彼女は離しながらも食事をする手を一切止めず、料理の殆どが口の中に消えて行った。
テーブルを埋め尽くすほどの量を、この細い身体の何処に入るのだろうかと、ディーネは驚きに目を見張っている。
「あの…お腹とか痛くならないんですか?」
「全然? 寧ろまだまだ入るで!」
「ひぇ…っ」
「何つーか、噂通りの人だな。元気だし」
フーディーの取柄は明るく大食いな所だと、誰もが理解していた。
しかし、彼女の食べる姿はとても幸せそうで、見ているこっちも笑顔になってしまうほど。
これが悪魔だと言われなければ、本当に何処にでも居る女性なんだろうなと、レンは思った。
「これ食べたら、今度は次の店に行く予定やねん」
「ま、まだ食べるのか…!?」
「こんなん序の口やで。
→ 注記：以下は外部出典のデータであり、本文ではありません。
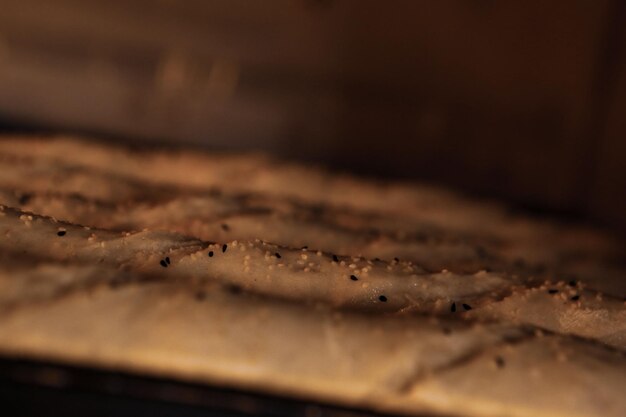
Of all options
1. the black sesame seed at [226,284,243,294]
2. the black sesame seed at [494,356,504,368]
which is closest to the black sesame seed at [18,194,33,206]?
the black sesame seed at [226,284,243,294]

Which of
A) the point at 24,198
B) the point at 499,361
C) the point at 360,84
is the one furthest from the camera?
the point at 360,84

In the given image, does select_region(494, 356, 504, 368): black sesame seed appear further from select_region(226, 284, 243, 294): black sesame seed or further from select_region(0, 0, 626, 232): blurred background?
select_region(0, 0, 626, 232): blurred background

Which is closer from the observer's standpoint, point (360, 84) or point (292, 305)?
point (292, 305)

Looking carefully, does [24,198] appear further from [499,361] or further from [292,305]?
[499,361]

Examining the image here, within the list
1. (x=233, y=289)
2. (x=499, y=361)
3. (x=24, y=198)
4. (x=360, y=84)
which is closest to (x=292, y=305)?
(x=233, y=289)

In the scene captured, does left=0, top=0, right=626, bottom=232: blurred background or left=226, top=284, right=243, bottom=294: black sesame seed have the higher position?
left=0, top=0, right=626, bottom=232: blurred background

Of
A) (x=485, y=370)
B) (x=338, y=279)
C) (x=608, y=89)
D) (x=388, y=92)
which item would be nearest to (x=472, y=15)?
(x=388, y=92)

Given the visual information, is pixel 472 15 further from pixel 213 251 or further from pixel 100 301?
pixel 100 301
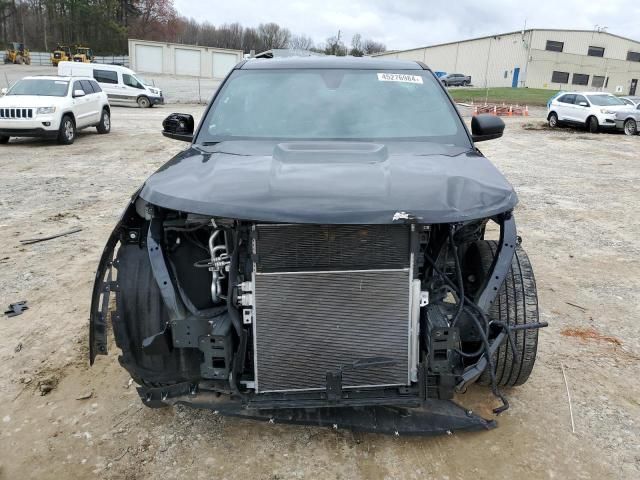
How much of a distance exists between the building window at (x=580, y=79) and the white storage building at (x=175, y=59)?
3623 cm

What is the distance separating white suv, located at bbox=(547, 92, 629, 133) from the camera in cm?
1825

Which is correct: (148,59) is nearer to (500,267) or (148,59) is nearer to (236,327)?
(236,327)

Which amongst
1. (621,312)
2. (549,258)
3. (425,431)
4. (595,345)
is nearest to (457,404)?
(425,431)

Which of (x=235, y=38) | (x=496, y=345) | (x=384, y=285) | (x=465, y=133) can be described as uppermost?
(x=235, y=38)

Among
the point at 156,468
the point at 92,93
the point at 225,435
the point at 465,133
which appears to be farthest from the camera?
the point at 92,93

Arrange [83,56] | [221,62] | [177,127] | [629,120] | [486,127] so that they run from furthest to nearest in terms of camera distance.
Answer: [221,62] < [83,56] < [629,120] < [177,127] < [486,127]

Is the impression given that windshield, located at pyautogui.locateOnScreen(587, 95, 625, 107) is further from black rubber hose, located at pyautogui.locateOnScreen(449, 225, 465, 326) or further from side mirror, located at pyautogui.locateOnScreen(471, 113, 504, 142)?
black rubber hose, located at pyautogui.locateOnScreen(449, 225, 465, 326)

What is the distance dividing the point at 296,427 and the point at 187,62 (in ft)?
166

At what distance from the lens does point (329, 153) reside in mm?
2607

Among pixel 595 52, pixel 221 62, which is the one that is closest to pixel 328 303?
pixel 221 62

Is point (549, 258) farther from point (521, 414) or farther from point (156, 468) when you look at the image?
point (156, 468)

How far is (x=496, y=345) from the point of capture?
2412 mm

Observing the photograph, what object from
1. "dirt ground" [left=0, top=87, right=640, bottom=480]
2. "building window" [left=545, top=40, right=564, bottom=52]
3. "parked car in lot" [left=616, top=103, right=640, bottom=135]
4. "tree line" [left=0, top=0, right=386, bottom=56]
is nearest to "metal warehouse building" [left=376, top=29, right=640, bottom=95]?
"building window" [left=545, top=40, right=564, bottom=52]

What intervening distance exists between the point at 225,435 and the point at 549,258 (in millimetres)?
4059
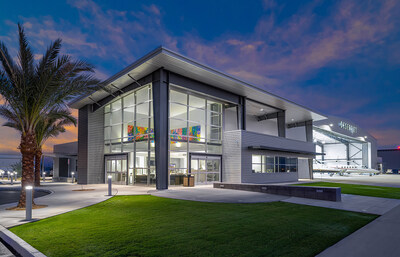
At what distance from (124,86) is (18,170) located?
3247 cm

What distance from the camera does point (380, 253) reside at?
199 inches

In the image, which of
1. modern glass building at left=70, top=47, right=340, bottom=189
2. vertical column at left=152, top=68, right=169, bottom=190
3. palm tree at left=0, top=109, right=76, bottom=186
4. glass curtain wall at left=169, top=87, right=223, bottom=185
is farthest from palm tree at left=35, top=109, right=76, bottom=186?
glass curtain wall at left=169, top=87, right=223, bottom=185

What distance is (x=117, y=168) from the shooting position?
24.8m

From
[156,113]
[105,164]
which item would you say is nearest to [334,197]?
[156,113]

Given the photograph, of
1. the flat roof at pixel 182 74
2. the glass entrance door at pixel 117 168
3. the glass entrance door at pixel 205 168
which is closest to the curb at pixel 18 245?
the flat roof at pixel 182 74

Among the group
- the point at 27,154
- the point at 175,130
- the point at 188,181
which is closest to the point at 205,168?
the point at 188,181

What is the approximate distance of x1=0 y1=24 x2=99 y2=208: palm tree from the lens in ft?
36.2

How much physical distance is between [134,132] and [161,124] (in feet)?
16.4

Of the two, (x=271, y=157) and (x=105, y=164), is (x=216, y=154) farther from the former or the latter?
(x=105, y=164)

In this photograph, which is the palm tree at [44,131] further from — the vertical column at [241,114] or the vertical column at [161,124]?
the vertical column at [241,114]

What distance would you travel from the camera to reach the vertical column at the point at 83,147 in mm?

あと二軒は店の予約をしとるもん」
そう言った彼女は、またも笑顔でハンバーグを口にした。
「レンちゃんら、ちょっとしか食べてへんけど大丈夫なん?」
「十分一人前を頂いていたよ…?」
「あー、ごめんなぁ! つい自分量で考えてまうわー!」
お店を出たフーディーは、満足げな表情で頷く。
結局彼女はレン達が驚いた様子の中、一人でテーブルの上に料理を平らげてしまった。
あれが『おやつ』と言うのだから、本当に末恐ろしい。
「もう二軒目に行くのか?」
「当然! 今度はラーメンを食べに行くんよ」
しかも直ぐに二軒目に行こうとしている。
彼女の胃袋は底なしか?
「あんまり食べ過ぎて、国ごと潰すなよ」
「あっは! 気を付けますぅ~」
「く、国ごと…!?」
傾国の美女ならぬ、傾国の暴食。
流石『暴食』を司る悪魔だけはある。
「魔王様もたまには城に戻って来てな! あっちはつまらんくて、ついついこっちに遊びに来てしまうんや」
魔王城では、今でも『魔王』の跡目争いが頻繁に起こっていると言う。
マモンはその事を懸念して城に戻っているが、特にそれを鎮静化させる事もなく、ただただ傍観している。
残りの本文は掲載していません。